Why is My Computer So Slow?
How long does it take to start your desktop or laptop? The answer depends on many factors but hopefully, it’s not taking you 10 minutes just to see your wallpaper. I’m a fanatic when it comes to a computer’s performance. I love to get the most out of a machine using already existing hardware and free software to optimize performance and stability.
This is a quick guide to help you understand how today’s latest technology can get so bogged down.
Here are some common causes:
– Hard drive fragmentation
– Physical hard drive failure
– No free space available
– More than one anti-virus
Also, read: The Right Computer For You?
Hard drive fragmentation
Think of your hard drive as your office. It would take a long time to find the right files you need to work with. If your hard drive is fragmented, the same truth applies. When in this condition, Windows is frantically searching your drive for the files it needs to run. If out of order and misplaced, this can cause slowness. There are a few utilities out there that will clean up this state of your drive and be the maid when it comes to putting your files where they need to be. My personal favorite is Defraggler. Head on over there and grab a free copy. Once you have Defraggler installed, let it analyze your drive. This is to give you an idea of how fragmented your hard drive is. Do this at least once every few months. It depends on how often you use your computer, but do not overdo it. Running a defragmenter is heavy wear and tear on your hard drive so do not run it every day.
Physical hard drive failure
Speaking of wear and tear, think of your hard drive as a tire on your car. The more you drive on it, the faster it’s going to wear down and need replacement. Hard drives have a CD like platters stacked on top one another that spin at a very fast rate. So it’s a moving part, and all electrical and mechanical devices with moving parts are sooner to failing event. Even before failing, the platters in the drives can become unreadable much like audio CDs with smudges on the bottom of the disks. When you play a CD in this condition, your music skips right? Much like your computer will when asked to do certain tasks. This can cause your OS to freeze up with a BSOD (Blue Screen of Death) error, or extreme slowness. To test this theory, you need software that can detect reading or writing errors. Most of the professional grade applications are a little pricey but worth their cost.
No free space available
Again, using the office analogy, how effective would your work be on the same desk cluttered with papers and supplies? You need elbow room. Room to write on paper and room for your keyboard. A computer needs elbow room. At least 10% of your hard drive should be free for your operating system (ig Windows) and software to shuffle files around. You can start cleaning up unneeded files right now. For Windows users, run its built-in program called Disk Cleanup. Typically this is found under the Start menu; All Programs; Accessories; System Tools; Disk Cleanup. Or on Vista / Windows 7 just click Start and search for Disk Cleanup. Also, run CCleaner which is from the same folks that brought you Defraggler. It is an excellent cleanup utility that can clean up some of the clutter that Windows generates its self. Including logs, browser history and other miscellaneous items that I promise you will not miss.

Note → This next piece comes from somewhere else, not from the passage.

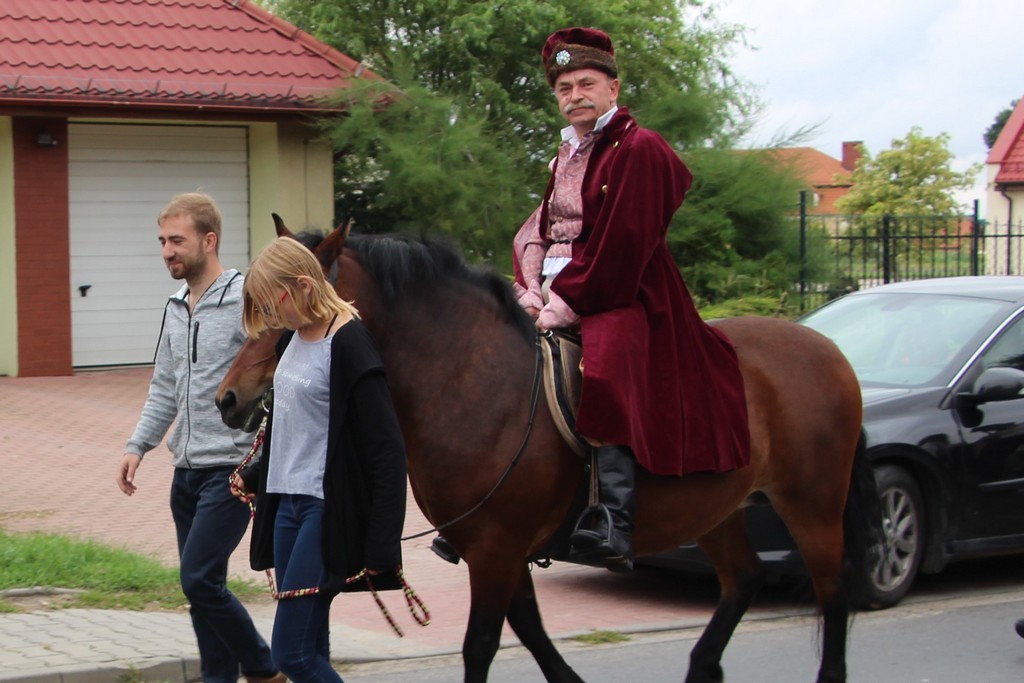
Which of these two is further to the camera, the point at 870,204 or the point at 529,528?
the point at 870,204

The only item I suggest you consider is your browser form and saved passwords history. Many will want to keep this.
More than one anti-virus
Two is better than one, right? Not always. Not when it comes to two anti-virus applications dedicated to protecting your computer from viruses, from … the same viruses. Most anti-virus products provide some sort of “on access scanning”. Meaning, once you open a file, plug in a USB thumb drive, or download something from the internet the anti-virus will automatically scan it in the background. This is a needed and important service, but if you have two products installed scanning the same files, it will slow your computer down quickly.
This cause of slowness definitely describes it’s own guide. But for now, let’s talk about how a little basic malware can slow down your day to day tasks on your computer. Malware is short for malicious software and is the umbrella term for when talking about viruses, worms, spyware, and other malicious and unwanted software. Malware can be downloaded and installed on your computer with a single click of a button. In some cases, it is hidden deep under the innocent appearance of a game’s interface and it can be installed right in front of you. At other times malware can dress up as a friendly anti-virus asking you to purchase it’s full version so you can get ripped off even more. As I said, this topic requires a separate guide of its own as this can get very detailed and complex. Your machine could possibly be infected with a popular malware object that is easily picked up simply by clicking on a banner ad on a website. To make sure you are clean, run one or both of these two scanners:
Spybot – Search and Destroy
Malwarebytes – Anti-Malware
Both are great scanners and they will find the sneakiest of viruses and spyware. And they are free!